▸ **Page extract**:
# Paint my rifle?



## mrmcgee (Jan 21, 2008)

I am thinking about painting my savage 111 30-06. It has a synthetic stock that I want to camo better. I have read about brownell's but, I don't have an oven that I can put my stock in. I thought about getting a new stock but I am having a hard time finding one for my rifle. I have also thought about McNett's Camo Form but I don't think I want to mess with putting that on and taking it off. Any ideas or suggestions would be appreciated.


----------



## huntin1 (Nov 14, 2003)

My 10FP:










Krylon camo spray paint from Walmart.

huntin1


----------



## neb_bo (Feb 3, 2007)

i did the same thing, krylon from wally world. do a base layer of darker colors, then lay leaves, twigs, and grass across it, and shoot a little lighter color over the top. remove the leaves, and you have an awesome camo job.


----------



## xdeano (Jan 14, 2005)

wally world or menards both have the paint.

Here's a pic of my stick.










go to this page and read it. It's a step by step guide.

http://www.gunnersgear.com/graces_camo/armory_cammo.htm

xdeano


----------



## Plainsman (Jul 30, 2003)

Krylon here too. Did you want snow camo, or summer camo?


----------



## mrmcgee (Jan 21, 2008)

We don't get that much snow here so I am looking for a good fall - winter camo. I am thinking about going to Home Depot and Wal Mart in the morning and seeing what they've got. Thanks for the help everyone!


----------



## NDTerminator (Aug 20, 2003)

Purely curious, how does that hold up to solvents when cleaning, and how often do you have to do a touch up from normal field wear & tear...


----------



## Plainsman (Jul 30, 2003)

My desert camo has been on for three years and it's starting to ware in the grip. The snow camo I roughed up the stock good, and I doubt I will ever have to touch that stock again. It's been on three years and shows no wear at all. Of course with two new coyote rifles it isn't getting used much either.


----------



## neb_bo (Feb 3, 2007)

mine is stainless, and i did it this fall. after riding in the pickup all winter, the barrel has quite a few scratches and chips, but the stock is ok. the paint isnt going to stick to polished steel well, especialy after being well seasoned with quality lubricants.


----------



## Woogie_man (Nov 18, 2006)

do you know how to sew... or know someone that does??

If so just go to walmart or somewhere that sells fabric and make a sleve. Either that or take some old camo that you have and cut that up.. use long sleeve shirts for the most of it.

That way if, god forbid, you have to sell your rifle they don't knock any of the price off because you painted the rifle...

That and you can have many different styles of camo for your rifle


----------



## maanjus11 (Nov 17, 2006)

two seasons ago I camo'd my shotgun. I used camoclad. I think it's basically like a vinyl. Anyway, I've put it through some tough conditions and it holds up real well. People that look at my shotgun can't believe it's not factory when I tell them. The nice thing about it is when/if I sell the gun I could take it off really easy. It won't rust underneath because if air (which you have to have to form rust) gets behind the adhesive the material won't stick. It was pretty easy to put on. just follow the directions and take your time. I don't know if they would have camo patterns you would be interested in though. But check them out.

www.camoclad.com

Looking on there I don't see any gun kits, but I'm sure they still make them.

just my 2cents


----------



## DVXDUDE (Apr 3, 2007)

the trick is to use a solvent to get ALL the oil off the gun ( wear gloves). then prime the entire parts your painting. After the camo is applied atleast 2 coats of clear coat to seal the paint. This should make that paint last a lot longer


----------

▸ **Actions to take**:
**A.** In the rifle-painting thread, what rifle does the original poster want to paint?
**B.** Summarize the rifle-painting thread in two sentences.
The lines after this point are not needed for either task.

▸ **Extracted data**:
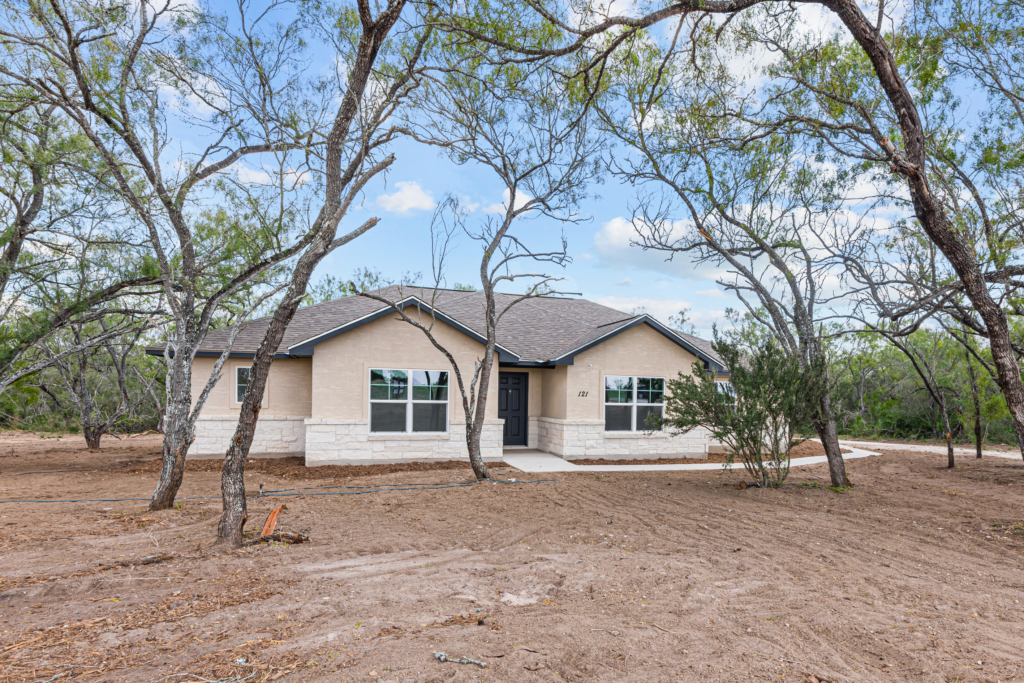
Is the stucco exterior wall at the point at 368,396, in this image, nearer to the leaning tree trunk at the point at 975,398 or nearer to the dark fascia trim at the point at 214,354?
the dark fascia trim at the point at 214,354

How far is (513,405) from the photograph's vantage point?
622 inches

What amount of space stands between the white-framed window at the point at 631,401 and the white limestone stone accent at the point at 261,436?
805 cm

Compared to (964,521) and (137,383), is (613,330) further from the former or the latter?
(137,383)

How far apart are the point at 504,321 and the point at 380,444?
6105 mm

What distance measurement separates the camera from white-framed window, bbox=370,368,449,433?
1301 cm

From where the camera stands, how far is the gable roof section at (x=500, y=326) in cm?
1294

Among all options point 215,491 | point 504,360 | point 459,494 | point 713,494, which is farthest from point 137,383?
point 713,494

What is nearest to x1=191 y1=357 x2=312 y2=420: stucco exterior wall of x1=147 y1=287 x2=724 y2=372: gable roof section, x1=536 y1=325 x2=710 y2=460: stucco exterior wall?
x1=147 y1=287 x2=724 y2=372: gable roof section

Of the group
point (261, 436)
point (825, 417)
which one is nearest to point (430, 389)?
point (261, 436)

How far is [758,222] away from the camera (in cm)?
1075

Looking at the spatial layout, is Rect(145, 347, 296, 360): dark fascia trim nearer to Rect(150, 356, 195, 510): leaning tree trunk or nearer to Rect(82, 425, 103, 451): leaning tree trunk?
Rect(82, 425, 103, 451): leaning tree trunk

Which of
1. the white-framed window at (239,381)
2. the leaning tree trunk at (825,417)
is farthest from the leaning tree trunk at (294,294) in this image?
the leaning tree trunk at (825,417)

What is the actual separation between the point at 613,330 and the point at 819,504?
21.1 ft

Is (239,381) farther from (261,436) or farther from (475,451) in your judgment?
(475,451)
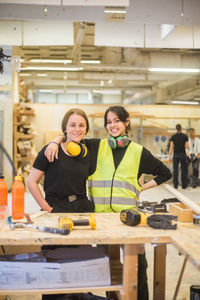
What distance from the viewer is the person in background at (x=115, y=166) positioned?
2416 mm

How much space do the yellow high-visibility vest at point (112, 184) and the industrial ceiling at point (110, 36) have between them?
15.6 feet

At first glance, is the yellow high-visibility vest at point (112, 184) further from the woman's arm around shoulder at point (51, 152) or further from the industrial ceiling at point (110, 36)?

▸ **Outputs in order**:
**A.** A Savage 111 in 30-06 with a synthetic stock.

**B.** A poster wants a better camo finish on the synthetic stock of a Savage 111 30-06 but has no oven for Brownell's and is reluctant to apply and remove McNett's Camo Form. Most replies recommend Krylon camo spray paint from Walmart, with tips on layering colors over leaves and twigs, degreasing, priming and clear-coating, while others suggest a sewn camo fabric sleeve or Camoclad, which can be taken off easily if the gun is sold.